#### [À compléter]
1. Selon l'extrait du document, quel budget était initialement prévu pour la réhabilitation des universités publiques ?
2. Indiquez si chacune de ces affirmations concorde avec l'extrait du document, en citant les mots qui tranchent. (a) Le cabinet 2AC a mené son audit en novembre et décembre 1998. (b) Un pèse-bébé a été facturé 376.000 fcfa l'unité. (c) Un audit a été effectué avant que Cissé Bacongo soit affecté à un autre poste.

#### [Extrait du document]
Dès 1994, les prêts des bailleurs de fonds atteignent la coquette somme de 556 milliards de fcfa, consécutivement à la dévaluation du franc cfa. Sur la période 1994-1997, le régime de Konan Bédié reçoit au total plus de 1.368 milliards de fcfa. S’ajoutent à cette somme colossale 1.063 milliards de gains engrangés grâce aux rééchelonnements obtenus devant le Club de Paris sur quatre ans. Le régime de Hkb gagne un flux total de 2.431 milliards de fcfa. En 1998, la charge de la dette restait extrêmement élevée: ses seuls intérêts représentaient près du quart des autres dépenses de l’État.

Le «scandale Bédié» se résume au détournement des 18 milliards de fcfa de l’Union Européenne. Concernant ce détournement, un audit réalisé en novembre et décembre 1998 par le cabinet 2AC (Associés Audit et Conseil) sur deux programmes d’appui (1995 et 1997) d’un financement de 30 milliards de fcfa, avait relevé des irrégularités dans la conduite des Pin (Programmes indicatifs nationaux). Les auditeurs ont découvert en juin 1999, des surfacturations inimaginables, constatées au ministère de la Santé dirigé par Maurice Kakou Guikahué. Exemples de cette surfacturation, des pèse-bébés à lecture directe de 20.203 fcfa ont été facturés à 1.290.000 fcfa l’unité, quand une boîte à pansement de 30.000 fcfa était surfacturée à 376.000 fcfa. L’ancien ministre de l’Economie devenu président de la République n’avait pas changé ses mauvaises pratiques.

La restauration de la gestion néo-patrimoniale sous Alassane Dramane Ouattara

Le président Ouattara s’inscrit dans le même système politique patrimonial, avec un pouvoir patriarcal très centralisé, exercé par un chef charismatique qui gouverne par le canal de sa famille, de ses fidèles, de ses serviteurs et d’une clientèle captive. La gestion institutionnelle est assimilée à celle d’un «gourou» amalgamant les affaires personnelles et les affaires publiques, politiques, administratives et judiciaires. Le président Ouattara a perpétué les mêmes pratiques de la mauvaise gestion : Toujours entreprendre de vastes programmes, endetter le pays et en profiter pour surfacturer. Après le Pnd, aujourd’hui c’est la promesse de l’émergence. Son ministre de l’Enseignement supérieur et de la Recherche scientifique, Cissé Bacongo, peine aujourd’hui à justifier l’utilisation des 110 milliards de fcfa affectés à la réhabilitation des universités publiques du pays. Non seulement, l’argent a été détourné mais aussi le choix était hasardeux. Il le dit lui-même lors de sa visite à l’université de Daloa : «C’est regrettable. On pouvait construire trois universités avec ces fonds. Mais de grâce, on ne peut pas utiliser l’argent des contribuables à d’autres fins personnelles. Les impôts ont coûté 18 milliards de francs à l’entreprise qui avait le marché.». Initialement, cette réhabilitation prévoyait un budget d’environ 45 milliards de fcfa. Avec les 110 milliards de fcfa dépensés, les universités manquent de laboratoires et les enseignants et étudiants travaillent dans des conditions difficiles. Sans qu’un audit n’ait été effectué, le ministre a été affecté à un autre poste comme pour cacher ses fautes.

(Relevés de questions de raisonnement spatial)
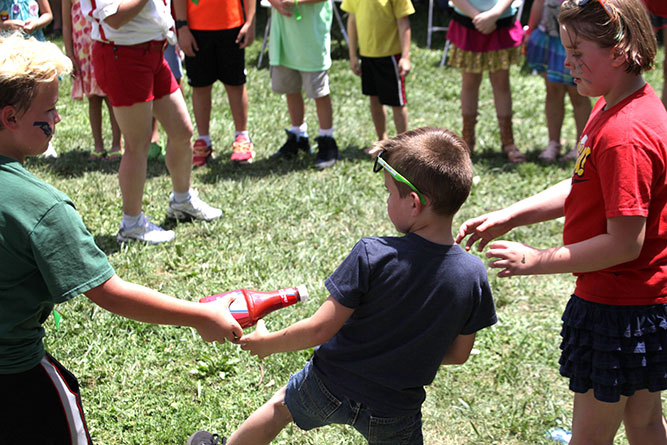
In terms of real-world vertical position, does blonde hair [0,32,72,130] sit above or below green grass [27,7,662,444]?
above

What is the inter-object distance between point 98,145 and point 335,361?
4.60 meters

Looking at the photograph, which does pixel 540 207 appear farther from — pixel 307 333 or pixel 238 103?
pixel 238 103

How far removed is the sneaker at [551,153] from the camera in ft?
19.8

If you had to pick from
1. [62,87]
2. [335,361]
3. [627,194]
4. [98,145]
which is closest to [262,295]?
[335,361]

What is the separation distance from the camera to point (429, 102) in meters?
7.79

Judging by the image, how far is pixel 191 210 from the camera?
4527 mm

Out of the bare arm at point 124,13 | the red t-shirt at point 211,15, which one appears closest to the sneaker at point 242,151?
the red t-shirt at point 211,15

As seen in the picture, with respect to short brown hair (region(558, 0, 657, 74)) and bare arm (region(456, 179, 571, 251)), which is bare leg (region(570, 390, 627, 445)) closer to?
bare arm (region(456, 179, 571, 251))

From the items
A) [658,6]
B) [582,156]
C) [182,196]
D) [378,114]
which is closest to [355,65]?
[378,114]

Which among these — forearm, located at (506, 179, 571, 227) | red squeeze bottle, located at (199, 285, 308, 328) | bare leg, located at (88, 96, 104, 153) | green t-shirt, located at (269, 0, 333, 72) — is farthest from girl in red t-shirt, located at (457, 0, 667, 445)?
bare leg, located at (88, 96, 104, 153)

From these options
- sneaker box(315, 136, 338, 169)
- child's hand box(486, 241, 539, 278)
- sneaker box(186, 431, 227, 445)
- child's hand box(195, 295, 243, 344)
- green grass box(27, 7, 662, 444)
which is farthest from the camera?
sneaker box(315, 136, 338, 169)

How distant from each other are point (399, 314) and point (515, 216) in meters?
0.66

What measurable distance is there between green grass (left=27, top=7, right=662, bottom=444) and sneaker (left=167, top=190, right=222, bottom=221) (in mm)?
92

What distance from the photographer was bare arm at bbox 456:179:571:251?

#### [Réponses]
1. Environ 45 milliards de fcfa.

2.
(a) Oui : « un audit réalisé en novembre et décembre 1998 par le cabinet 2AC ».
(b) Non : « des pèse-bébés à lecture directe de 20.203 fcfa ont été facturés à 1.290.000 fcfa l’unité ».
(c) Non : « Sans qu’un audit n’ait été effectué, le ministre a été affecté à un autre poste ».